(Items from a dataset)
──────

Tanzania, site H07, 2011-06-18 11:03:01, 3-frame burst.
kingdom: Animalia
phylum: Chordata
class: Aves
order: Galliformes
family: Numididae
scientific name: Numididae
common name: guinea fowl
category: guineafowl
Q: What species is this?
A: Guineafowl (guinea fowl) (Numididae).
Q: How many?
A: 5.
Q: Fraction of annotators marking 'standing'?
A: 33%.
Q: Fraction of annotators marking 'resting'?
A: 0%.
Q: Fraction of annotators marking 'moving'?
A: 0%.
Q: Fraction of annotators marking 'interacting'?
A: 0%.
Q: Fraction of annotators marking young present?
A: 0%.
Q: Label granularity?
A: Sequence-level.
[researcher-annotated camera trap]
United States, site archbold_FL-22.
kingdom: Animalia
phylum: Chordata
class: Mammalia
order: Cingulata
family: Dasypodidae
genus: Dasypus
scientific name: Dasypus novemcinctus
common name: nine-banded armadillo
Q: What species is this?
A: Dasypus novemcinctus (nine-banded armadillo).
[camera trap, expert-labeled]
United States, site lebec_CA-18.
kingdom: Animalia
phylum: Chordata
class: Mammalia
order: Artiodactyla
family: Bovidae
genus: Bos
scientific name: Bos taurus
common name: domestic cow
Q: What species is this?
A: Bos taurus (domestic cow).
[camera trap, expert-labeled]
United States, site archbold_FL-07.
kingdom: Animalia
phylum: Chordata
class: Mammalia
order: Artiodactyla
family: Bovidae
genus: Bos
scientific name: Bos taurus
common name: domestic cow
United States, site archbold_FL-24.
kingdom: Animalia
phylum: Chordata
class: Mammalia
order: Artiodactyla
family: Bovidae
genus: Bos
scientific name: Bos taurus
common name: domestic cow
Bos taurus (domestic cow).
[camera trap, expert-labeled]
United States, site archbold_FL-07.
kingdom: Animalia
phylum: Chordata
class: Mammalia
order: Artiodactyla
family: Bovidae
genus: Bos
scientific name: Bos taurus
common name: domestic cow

──────

• [WHAT THE EXERCISE ASKS] Across the entries above, find each line with the word "site" and please copy it out.

• [EXERCISE RESULT]
Tanzania, site H07, 2011-06-18 11:03:01, 3-frame burst.
United States, site archbold_FL-22.
United States, site lebec_CA-18.
United States, site archbold_FL-07.
United States, site archbold_FL-24.
United States, site archbold_FL-07.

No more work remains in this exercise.